_WHAT TO PRODUCE_.
Switch "round silver tray" to "round metal tray" throughout these lines and write them all out again with nothing else changed. Leave out the pictures.

Extracted lines:

<<<<

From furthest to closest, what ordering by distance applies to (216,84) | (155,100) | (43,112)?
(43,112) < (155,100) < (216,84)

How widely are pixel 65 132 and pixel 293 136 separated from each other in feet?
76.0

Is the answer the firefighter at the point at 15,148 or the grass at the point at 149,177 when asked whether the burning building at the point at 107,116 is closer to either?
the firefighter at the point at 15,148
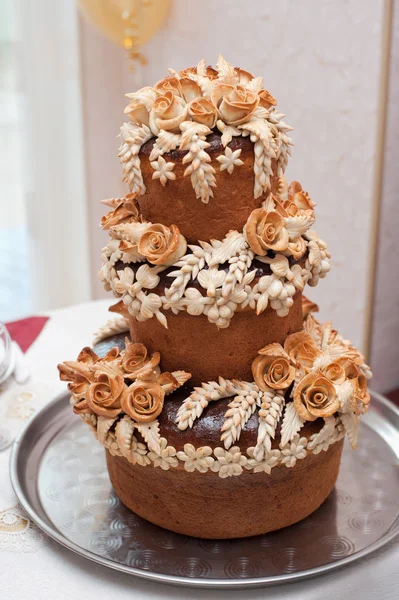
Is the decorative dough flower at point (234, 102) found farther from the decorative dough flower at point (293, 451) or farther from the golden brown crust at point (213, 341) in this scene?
the decorative dough flower at point (293, 451)

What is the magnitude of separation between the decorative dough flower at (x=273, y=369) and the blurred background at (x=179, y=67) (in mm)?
1955

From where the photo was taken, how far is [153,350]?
1.37 metres

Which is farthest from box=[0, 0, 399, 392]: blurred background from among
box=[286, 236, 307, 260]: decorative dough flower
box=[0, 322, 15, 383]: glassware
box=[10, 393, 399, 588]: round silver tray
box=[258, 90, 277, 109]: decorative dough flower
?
box=[286, 236, 307, 260]: decorative dough flower

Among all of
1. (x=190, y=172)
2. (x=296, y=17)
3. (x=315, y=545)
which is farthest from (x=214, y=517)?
(x=296, y=17)

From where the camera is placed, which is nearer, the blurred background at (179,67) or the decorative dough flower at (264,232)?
the decorative dough flower at (264,232)

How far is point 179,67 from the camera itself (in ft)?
11.9

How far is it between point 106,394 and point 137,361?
0.34 feet

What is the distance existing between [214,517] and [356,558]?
28 centimetres

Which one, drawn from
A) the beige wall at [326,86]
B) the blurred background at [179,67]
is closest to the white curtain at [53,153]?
the blurred background at [179,67]

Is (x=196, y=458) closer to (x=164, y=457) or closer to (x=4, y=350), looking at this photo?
(x=164, y=457)

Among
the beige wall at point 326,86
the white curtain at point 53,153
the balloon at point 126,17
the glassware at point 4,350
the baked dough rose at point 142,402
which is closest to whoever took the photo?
the baked dough rose at point 142,402

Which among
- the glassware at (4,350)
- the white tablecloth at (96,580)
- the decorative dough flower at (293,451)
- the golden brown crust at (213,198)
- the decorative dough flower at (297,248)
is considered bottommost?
the white tablecloth at (96,580)

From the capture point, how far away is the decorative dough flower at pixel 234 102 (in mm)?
1195

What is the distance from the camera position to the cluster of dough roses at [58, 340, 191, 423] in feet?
4.17
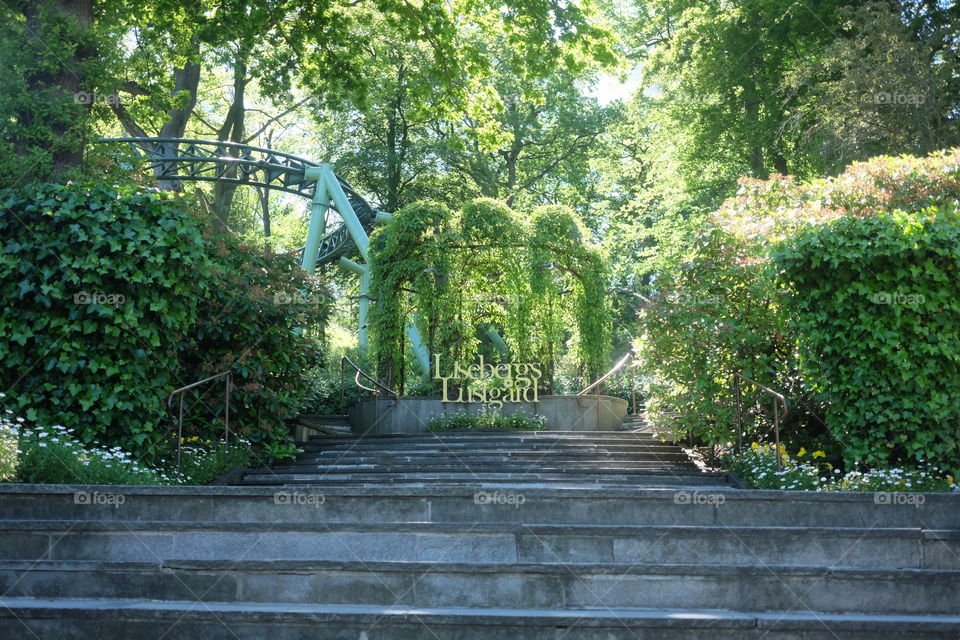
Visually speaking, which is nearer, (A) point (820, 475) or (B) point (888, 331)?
(B) point (888, 331)

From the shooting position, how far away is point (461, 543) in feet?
19.7

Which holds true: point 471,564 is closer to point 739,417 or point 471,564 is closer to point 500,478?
point 500,478

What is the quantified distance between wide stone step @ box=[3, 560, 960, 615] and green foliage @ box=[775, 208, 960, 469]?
3512 mm

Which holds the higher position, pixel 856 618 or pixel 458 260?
pixel 458 260

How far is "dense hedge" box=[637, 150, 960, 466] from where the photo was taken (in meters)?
8.75

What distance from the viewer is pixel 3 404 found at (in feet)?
28.4

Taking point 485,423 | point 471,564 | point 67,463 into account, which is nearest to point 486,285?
point 485,423

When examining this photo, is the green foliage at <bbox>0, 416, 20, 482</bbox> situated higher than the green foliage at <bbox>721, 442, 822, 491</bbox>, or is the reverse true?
the green foliage at <bbox>0, 416, 20, 482</bbox>

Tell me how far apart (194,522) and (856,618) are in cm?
411

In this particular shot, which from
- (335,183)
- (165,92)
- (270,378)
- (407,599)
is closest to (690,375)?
(270,378)

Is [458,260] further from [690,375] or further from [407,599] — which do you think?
[407,599]

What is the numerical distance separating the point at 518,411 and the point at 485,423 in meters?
0.87

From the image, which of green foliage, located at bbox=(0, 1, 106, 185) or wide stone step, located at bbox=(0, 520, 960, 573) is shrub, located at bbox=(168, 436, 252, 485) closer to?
wide stone step, located at bbox=(0, 520, 960, 573)

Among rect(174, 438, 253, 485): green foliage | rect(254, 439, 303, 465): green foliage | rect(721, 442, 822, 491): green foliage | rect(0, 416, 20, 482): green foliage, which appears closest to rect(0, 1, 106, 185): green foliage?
rect(174, 438, 253, 485): green foliage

>>>>

_RESULT OF THE TASK_.
From furthest to closest, what ordering by distance applies to (216,84) | (155,100) | (43,112)?
(43,112) < (155,100) < (216,84)

How widely are pixel 65 132 and pixel 293 136 separated from each other in feet?
76.0

Is the answer the firefighter at the point at 15,148 or the grass at the point at 149,177 when asked whether the burning building at the point at 107,116 is closer to either?
the firefighter at the point at 15,148
Is the decorative dough flower at point (234, 102) found farther from the decorative dough flower at point (293, 451) or farther from the golden brown crust at point (213, 341) in this scene?
the decorative dough flower at point (293, 451)

What is the magnitude of separation between the decorative dough flower at (x=273, y=369) and the blurred background at (x=179, y=67) (in mm)?
1955

From where the photo was taken, how far is [153,350]?
1.37 metres

Which is farthest from box=[0, 0, 399, 392]: blurred background from among
box=[286, 236, 307, 260]: decorative dough flower
box=[0, 322, 15, 383]: glassware
box=[10, 393, 399, 588]: round metal tray
box=[258, 90, 277, 109]: decorative dough flower
?
box=[286, 236, 307, 260]: decorative dough flower

Among all of
1. (x=190, y=172)
2. (x=296, y=17)
3. (x=315, y=545)
which is farthest from (x=214, y=517)?
(x=296, y=17)

From where the camera is placed, which is nearer, the blurred background at (179,67) or the decorative dough flower at (264,232)?
the decorative dough flower at (264,232)

How far is point 179,67 from the camera itself (in ft)?
11.9

How far is it between point 106,394 and point 137,361?
0.34 feet

What is the distance existing between [214,517] and [356,558]?
28 centimetres

Which one, drawn from
A) the beige wall at [326,86]
B) the blurred background at [179,67]
is closest to the white curtain at [53,153]?
the blurred background at [179,67]

Is (x=196, y=458) closer to (x=164, y=457) or closer to (x=4, y=350), looking at this photo?
(x=164, y=457)

Among
the beige wall at point 326,86
the white curtain at point 53,153
the balloon at point 126,17
the glassware at point 4,350
the baked dough rose at point 142,402
which is closest to whoever took the photo?
the baked dough rose at point 142,402

Which among
- the glassware at (4,350)
- the white tablecloth at (96,580)
- the decorative dough flower at (293,451)
- the golden brown crust at (213,198)
- the decorative dough flower at (297,248)
is considered bottommost?
the white tablecloth at (96,580)

From the capture point, how far away is the decorative dough flower at pixel 234 102 (in mm)?
1195

What is the distance from the camera position to the cluster of dough roses at [58, 340, 191, 423] in feet?
4.17
Visually speaking, which is nearer, (A) point (820, 475) or (B) point (888, 331)?
(B) point (888, 331)

From the shooting position, how far away is point (461, 543) in feet?
19.7

Which holds true: point 471,564 is closer to point 739,417 or point 471,564 is closer to point 500,478?
point 500,478

What is the quantified distance between wide stone step @ box=[3, 560, 960, 615] and green foliage @ box=[775, 208, 960, 469]?
3512 mm

Which holds the higher position, pixel 856 618 or pixel 458 260?
pixel 458 260

How far is "dense hedge" box=[637, 150, 960, 466] from where the photo was taken (in meters)?
8.75

What distance from the viewer is pixel 3 404 found at (in feet)?
28.4

Taking point 485,423 | point 471,564 | point 67,463 into account, which is nearest to point 486,285?
point 485,423

When examining this photo, is the green foliage at <bbox>0, 416, 20, 482</bbox> situated higher than the green foliage at <bbox>721, 442, 822, 491</bbox>, or is the reverse true?
the green foliage at <bbox>0, 416, 20, 482</bbox>

Tell me how far apart (194,522) and (856,618) are in cm?
411

In this particular shot, which from
- (335,183)
- (165,92)
- (270,378)
- (407,599)
is closest to (690,375)?
(270,378)

Is [458,260] further from [690,375] or further from [407,599] — which do you think?
[407,599]

What is the numerical distance separating the point at 518,411 and the point at 485,423 in meters?
0.87

From the image, which of green foliage, located at bbox=(0, 1, 106, 185) or wide stone step, located at bbox=(0, 520, 960, 573) is shrub, located at bbox=(168, 436, 252, 485) closer to?
wide stone step, located at bbox=(0, 520, 960, 573)

Among rect(174, 438, 253, 485): green foliage | rect(254, 439, 303, 465): green foliage | rect(721, 442, 822, 491): green foliage | rect(0, 416, 20, 482): green foliage, which appears closest to rect(0, 1, 106, 185): green foliage?
rect(174, 438, 253, 485): green foliage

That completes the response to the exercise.